My father always told me when walking in the woods to stop at regular intervals and look behind you as the perspective of the same area you just walked through would be completely different when you returned. People get lost on walks, as the path does not look like they remembered from going on the outward journey. Believe me it is so true!
This week I returned to England to visit my family and receive my citizenship certificate at a ceremony. I’m now a “dual-ler” as my daughter so nicely put it. When I visited my youngest son’s family, their two-year-old daughter kept her distance from me. She knew who I was, had talked to me many times on Face Time, yet she did not want to get too close. I was a little surprised by this reaction. On the second day of my stay her other grandparents came to visit. We were all standing at the door and they were asking her about me. “Who’s that?” “Grampa.” “Where did he come from?” “Canada.” Then she said: “Grampa big”. I looked down at her, then looked down upon her mother and grandparents and realized that she had no idea how big I was from the screen of a mobile phone. She only comes slightly above my knee. For her I was a skyscraper.
In my education training to be a teacher they taught us to go down to our student’s level to talk to them. One of my supervising teachers was of the opinion that you stand as tall and straight as possible to intimidate them by your presence so that the students knew who was the boss. Their perspective is so different than ours. Things look far bigger to them than they do to us. When I was young, the city I lived in had mountains of snow every winter.
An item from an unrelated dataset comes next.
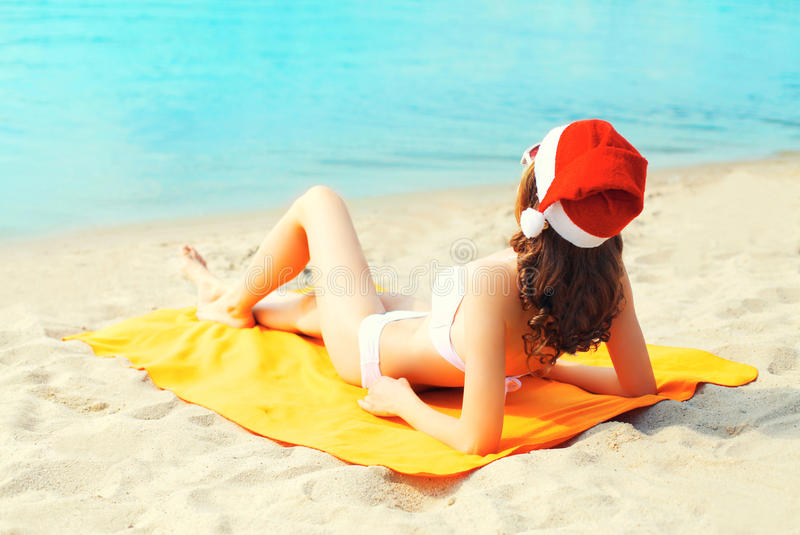 Christmas young woman in red santa hat relaxing lying on sand beach over sea stock photo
But as I got older it was so obvious that we didn’t get snow the way we used to. Must be climate change!
Are we sometimes reacting to our children’s concerns from a wrong perspective? Could we be telling them to suck it up and get on with it when the situation is really intimidating for them? Would it behove (got to love that word! Behoove in N.A.) us to take the time to come down to their level and see things from their perspective once in awhile? Hum!